= Olifat =

Olifat (also known as Yelafath, Orofat, Iolofath or Wolphat) is a trickster god in Micronesian mythology.

== Myth ==
Olifat was the grandson of the god Anulap, the son of the god Lugeilan and the mortal woman Tarisso. Tarisso was the daughter of the octopus goddess Hit. When Lugeilan's wife Hamulul attempted to prevent his union with Tarisso, Hit danced so lewdly that the woman fainted and had to be carried back to the sky, thus permitting Olifat's conception.

Olifat was born from his mother's head. Immediately after his birth, he ran away, cleaning the blood from himself on the trunks of palm trees and biting off his own umbilical cord, refusing to be touched by human hands. Anulap warned Olifat's mother never to let him drink from a coconut with a small hole, for fear that the young god would discover his father's identity. Still, Olifat eventually found such a coconut and, tipping his head back to drain the milk, saw his father in the heavens.

Olifat was jealous of his siblings, believing them to be more attractive than him. Seeing two of his nephews playing with a shark, Olifat out of spite gave the shark sharp teeth with which to bite the boys' hands. His sister Lugoapup identified her brother as the culprit, with the result that the gods decided to recall Olifat to Heaven, given that he was causing too much trouble on Earth.

Travelling to Heaven to visit his father, Olifat caused chaos for the gods, overturning their pans, keeping them awake and seducing their daughters. Aware of their animosity, Olifat faked his own death by climbing into the foundations of a house the gods were building. When the other gods thrust a post into the hole he was in, Olifat hid in a specially dug alcove and threw up handfuls of chewed leaves and red mud. The gods, convinced that they had seen Olifat's viscera spurting out, assumed that he was dead and filled in the hole. Olifat then used the mid-rib of a palm leaf to burrow up through the wooden post and into the rafters of the building, where he banged a coconut shell and pretended to be an evil spirit. The other gods were afraid, but Anulap saw through his offspring's trick and ordered him down.

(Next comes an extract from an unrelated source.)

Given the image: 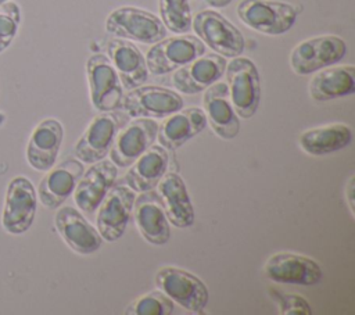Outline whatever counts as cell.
Segmentation results:
<instances>
[{"mask_svg":"<svg viewBox=\"0 0 355 315\" xmlns=\"http://www.w3.org/2000/svg\"><path fill=\"white\" fill-rule=\"evenodd\" d=\"M236 12L239 19L250 29L277 36L291 29L301 8L279 0H240Z\"/></svg>","mask_w":355,"mask_h":315,"instance_id":"obj_1","label":"cell"},{"mask_svg":"<svg viewBox=\"0 0 355 315\" xmlns=\"http://www.w3.org/2000/svg\"><path fill=\"white\" fill-rule=\"evenodd\" d=\"M226 83L232 105L241 119L255 115L261 101V79L257 65L248 57H233L226 62Z\"/></svg>","mask_w":355,"mask_h":315,"instance_id":"obj_2","label":"cell"},{"mask_svg":"<svg viewBox=\"0 0 355 315\" xmlns=\"http://www.w3.org/2000/svg\"><path fill=\"white\" fill-rule=\"evenodd\" d=\"M105 31L116 37L144 44L162 40L168 32L155 14L133 6H122L111 11L105 18Z\"/></svg>","mask_w":355,"mask_h":315,"instance_id":"obj_3","label":"cell"},{"mask_svg":"<svg viewBox=\"0 0 355 315\" xmlns=\"http://www.w3.org/2000/svg\"><path fill=\"white\" fill-rule=\"evenodd\" d=\"M191 28L204 44L225 58L244 53L245 40L240 29L215 10L197 12L191 19Z\"/></svg>","mask_w":355,"mask_h":315,"instance_id":"obj_4","label":"cell"},{"mask_svg":"<svg viewBox=\"0 0 355 315\" xmlns=\"http://www.w3.org/2000/svg\"><path fill=\"white\" fill-rule=\"evenodd\" d=\"M155 286L173 303L193 314L202 312L209 300L205 283L182 268L169 265L159 268L155 272Z\"/></svg>","mask_w":355,"mask_h":315,"instance_id":"obj_5","label":"cell"},{"mask_svg":"<svg viewBox=\"0 0 355 315\" xmlns=\"http://www.w3.org/2000/svg\"><path fill=\"white\" fill-rule=\"evenodd\" d=\"M205 53V44L194 35L180 33L154 43L146 54L151 75H166Z\"/></svg>","mask_w":355,"mask_h":315,"instance_id":"obj_6","label":"cell"},{"mask_svg":"<svg viewBox=\"0 0 355 315\" xmlns=\"http://www.w3.org/2000/svg\"><path fill=\"white\" fill-rule=\"evenodd\" d=\"M347 54V43L337 35H320L300 42L290 53V67L297 75H311L337 64Z\"/></svg>","mask_w":355,"mask_h":315,"instance_id":"obj_7","label":"cell"},{"mask_svg":"<svg viewBox=\"0 0 355 315\" xmlns=\"http://www.w3.org/2000/svg\"><path fill=\"white\" fill-rule=\"evenodd\" d=\"M37 193L33 183L25 176L10 180L1 212V226L10 235L28 232L35 221Z\"/></svg>","mask_w":355,"mask_h":315,"instance_id":"obj_8","label":"cell"},{"mask_svg":"<svg viewBox=\"0 0 355 315\" xmlns=\"http://www.w3.org/2000/svg\"><path fill=\"white\" fill-rule=\"evenodd\" d=\"M86 76L92 105L100 112H111L121 107L123 87L121 79L104 54H92L86 61Z\"/></svg>","mask_w":355,"mask_h":315,"instance_id":"obj_9","label":"cell"},{"mask_svg":"<svg viewBox=\"0 0 355 315\" xmlns=\"http://www.w3.org/2000/svg\"><path fill=\"white\" fill-rule=\"evenodd\" d=\"M121 107L132 118H165L183 107L182 96L171 89L140 85L128 90Z\"/></svg>","mask_w":355,"mask_h":315,"instance_id":"obj_10","label":"cell"},{"mask_svg":"<svg viewBox=\"0 0 355 315\" xmlns=\"http://www.w3.org/2000/svg\"><path fill=\"white\" fill-rule=\"evenodd\" d=\"M136 191L128 185H112L97 207L96 229L105 241H116L126 230Z\"/></svg>","mask_w":355,"mask_h":315,"instance_id":"obj_11","label":"cell"},{"mask_svg":"<svg viewBox=\"0 0 355 315\" xmlns=\"http://www.w3.org/2000/svg\"><path fill=\"white\" fill-rule=\"evenodd\" d=\"M266 279L283 284L315 286L323 279V269L311 257L295 253H277L270 255L265 265Z\"/></svg>","mask_w":355,"mask_h":315,"instance_id":"obj_12","label":"cell"},{"mask_svg":"<svg viewBox=\"0 0 355 315\" xmlns=\"http://www.w3.org/2000/svg\"><path fill=\"white\" fill-rule=\"evenodd\" d=\"M132 215L140 236L154 246L168 243L171 237L169 221L162 200L157 190H147L136 194Z\"/></svg>","mask_w":355,"mask_h":315,"instance_id":"obj_13","label":"cell"},{"mask_svg":"<svg viewBox=\"0 0 355 315\" xmlns=\"http://www.w3.org/2000/svg\"><path fill=\"white\" fill-rule=\"evenodd\" d=\"M158 124L154 118H137L116 133L110 148V160L116 167H129L157 137Z\"/></svg>","mask_w":355,"mask_h":315,"instance_id":"obj_14","label":"cell"},{"mask_svg":"<svg viewBox=\"0 0 355 315\" xmlns=\"http://www.w3.org/2000/svg\"><path fill=\"white\" fill-rule=\"evenodd\" d=\"M54 225L65 244L78 254H93L103 244V237L98 230L73 207H58Z\"/></svg>","mask_w":355,"mask_h":315,"instance_id":"obj_15","label":"cell"},{"mask_svg":"<svg viewBox=\"0 0 355 315\" xmlns=\"http://www.w3.org/2000/svg\"><path fill=\"white\" fill-rule=\"evenodd\" d=\"M39 183L37 198L43 207L55 210L73 193L78 180L85 172L83 162L78 158H67L54 164Z\"/></svg>","mask_w":355,"mask_h":315,"instance_id":"obj_16","label":"cell"},{"mask_svg":"<svg viewBox=\"0 0 355 315\" xmlns=\"http://www.w3.org/2000/svg\"><path fill=\"white\" fill-rule=\"evenodd\" d=\"M119 130V118L116 114L101 112L96 115L86 130L78 139L73 153L83 164H93L105 158Z\"/></svg>","mask_w":355,"mask_h":315,"instance_id":"obj_17","label":"cell"},{"mask_svg":"<svg viewBox=\"0 0 355 315\" xmlns=\"http://www.w3.org/2000/svg\"><path fill=\"white\" fill-rule=\"evenodd\" d=\"M118 168L111 160H100L93 162L86 172L82 173L73 190V201L79 211L93 214L110 187L115 183Z\"/></svg>","mask_w":355,"mask_h":315,"instance_id":"obj_18","label":"cell"},{"mask_svg":"<svg viewBox=\"0 0 355 315\" xmlns=\"http://www.w3.org/2000/svg\"><path fill=\"white\" fill-rule=\"evenodd\" d=\"M226 58L219 54H202L173 71L172 85L183 94H197L222 78Z\"/></svg>","mask_w":355,"mask_h":315,"instance_id":"obj_19","label":"cell"},{"mask_svg":"<svg viewBox=\"0 0 355 315\" xmlns=\"http://www.w3.org/2000/svg\"><path fill=\"white\" fill-rule=\"evenodd\" d=\"M202 110L216 136L232 140L239 135L240 118L232 105L226 82L216 80L204 90Z\"/></svg>","mask_w":355,"mask_h":315,"instance_id":"obj_20","label":"cell"},{"mask_svg":"<svg viewBox=\"0 0 355 315\" xmlns=\"http://www.w3.org/2000/svg\"><path fill=\"white\" fill-rule=\"evenodd\" d=\"M62 139L64 128L60 121L54 118L40 121L32 130L26 146L28 164L36 171H49L57 161Z\"/></svg>","mask_w":355,"mask_h":315,"instance_id":"obj_21","label":"cell"},{"mask_svg":"<svg viewBox=\"0 0 355 315\" xmlns=\"http://www.w3.org/2000/svg\"><path fill=\"white\" fill-rule=\"evenodd\" d=\"M207 126V117L200 107L180 108L179 111L165 117L158 125L157 140L166 150H176L191 137L202 132Z\"/></svg>","mask_w":355,"mask_h":315,"instance_id":"obj_22","label":"cell"},{"mask_svg":"<svg viewBox=\"0 0 355 315\" xmlns=\"http://www.w3.org/2000/svg\"><path fill=\"white\" fill-rule=\"evenodd\" d=\"M107 53L123 89L130 90L144 85L148 78L146 58L133 42L121 37L111 39L107 46Z\"/></svg>","mask_w":355,"mask_h":315,"instance_id":"obj_23","label":"cell"},{"mask_svg":"<svg viewBox=\"0 0 355 315\" xmlns=\"http://www.w3.org/2000/svg\"><path fill=\"white\" fill-rule=\"evenodd\" d=\"M155 187L169 223L180 229L191 226L194 223V208L183 179L175 172H166Z\"/></svg>","mask_w":355,"mask_h":315,"instance_id":"obj_24","label":"cell"},{"mask_svg":"<svg viewBox=\"0 0 355 315\" xmlns=\"http://www.w3.org/2000/svg\"><path fill=\"white\" fill-rule=\"evenodd\" d=\"M168 162V150L162 146L151 144L129 165L125 175L126 185L136 193L155 189L161 178L166 173Z\"/></svg>","mask_w":355,"mask_h":315,"instance_id":"obj_25","label":"cell"},{"mask_svg":"<svg viewBox=\"0 0 355 315\" xmlns=\"http://www.w3.org/2000/svg\"><path fill=\"white\" fill-rule=\"evenodd\" d=\"M309 96L315 101H329L354 94L355 68L352 65H329L316 72L308 85Z\"/></svg>","mask_w":355,"mask_h":315,"instance_id":"obj_26","label":"cell"},{"mask_svg":"<svg viewBox=\"0 0 355 315\" xmlns=\"http://www.w3.org/2000/svg\"><path fill=\"white\" fill-rule=\"evenodd\" d=\"M352 140V129L343 122L326 124L304 130L298 144L309 155H327L343 150Z\"/></svg>","mask_w":355,"mask_h":315,"instance_id":"obj_27","label":"cell"},{"mask_svg":"<svg viewBox=\"0 0 355 315\" xmlns=\"http://www.w3.org/2000/svg\"><path fill=\"white\" fill-rule=\"evenodd\" d=\"M159 19L169 32L187 33L191 29V7L189 0H158Z\"/></svg>","mask_w":355,"mask_h":315,"instance_id":"obj_28","label":"cell"},{"mask_svg":"<svg viewBox=\"0 0 355 315\" xmlns=\"http://www.w3.org/2000/svg\"><path fill=\"white\" fill-rule=\"evenodd\" d=\"M173 309H175V303L158 289L137 297L125 308V314L126 315H171Z\"/></svg>","mask_w":355,"mask_h":315,"instance_id":"obj_29","label":"cell"},{"mask_svg":"<svg viewBox=\"0 0 355 315\" xmlns=\"http://www.w3.org/2000/svg\"><path fill=\"white\" fill-rule=\"evenodd\" d=\"M21 25V8L15 1H7L0 7V53L10 47Z\"/></svg>","mask_w":355,"mask_h":315,"instance_id":"obj_30","label":"cell"},{"mask_svg":"<svg viewBox=\"0 0 355 315\" xmlns=\"http://www.w3.org/2000/svg\"><path fill=\"white\" fill-rule=\"evenodd\" d=\"M270 298L277 304L280 314L283 315H311L312 309L309 303L300 294L286 293L270 287L269 290Z\"/></svg>","mask_w":355,"mask_h":315,"instance_id":"obj_31","label":"cell"},{"mask_svg":"<svg viewBox=\"0 0 355 315\" xmlns=\"http://www.w3.org/2000/svg\"><path fill=\"white\" fill-rule=\"evenodd\" d=\"M344 194H345V200H347L348 208H349L351 214L354 215V173L348 178V182H347Z\"/></svg>","mask_w":355,"mask_h":315,"instance_id":"obj_32","label":"cell"},{"mask_svg":"<svg viewBox=\"0 0 355 315\" xmlns=\"http://www.w3.org/2000/svg\"><path fill=\"white\" fill-rule=\"evenodd\" d=\"M211 7H215V8H222V7H226L229 6L233 0H205Z\"/></svg>","mask_w":355,"mask_h":315,"instance_id":"obj_33","label":"cell"},{"mask_svg":"<svg viewBox=\"0 0 355 315\" xmlns=\"http://www.w3.org/2000/svg\"><path fill=\"white\" fill-rule=\"evenodd\" d=\"M7 1H11V0H0V7H1L3 4H6Z\"/></svg>","mask_w":355,"mask_h":315,"instance_id":"obj_34","label":"cell"}]
</instances>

Many attempts were made to slay Olifat, but he escaped through trickery each time. For example, when the gods tried to drown him in a fishing basket, Olifat escaped to a nearby canoe in disguise, and then conned the other gods out of their catch of fish to boot. When they attempted to burn him, Olifat used a roll of coconut matting to protect himself from the flames and escape.

The other gods then attempted to kill Olifat by sending him to take food to the thunder, but handing over the meal and enraging the thunder with his impudence, Olifat hid himself in a reed and escaped unscathed. He was then sent to take food to the Fela, a predatory fish. The fish caught Olifat on a hook, and finally killed him. Olifat's father, however, found his son and resurrected him; he then beat the Fela with a club, and broke the fish's jaw.

Olifat is blamed for numerous problems in Micronesian life, including sour wine, bad eggs and termite infestations. He is also said to be responsible for the shark's teeth, the stingray's tail and the spines of the scorpionfish. He is, however, credited with the Promethean feat of bringing humanity the secret of fire, having employed a bird to bring an ember down from the sun. He is also the mythological originator of tattooing.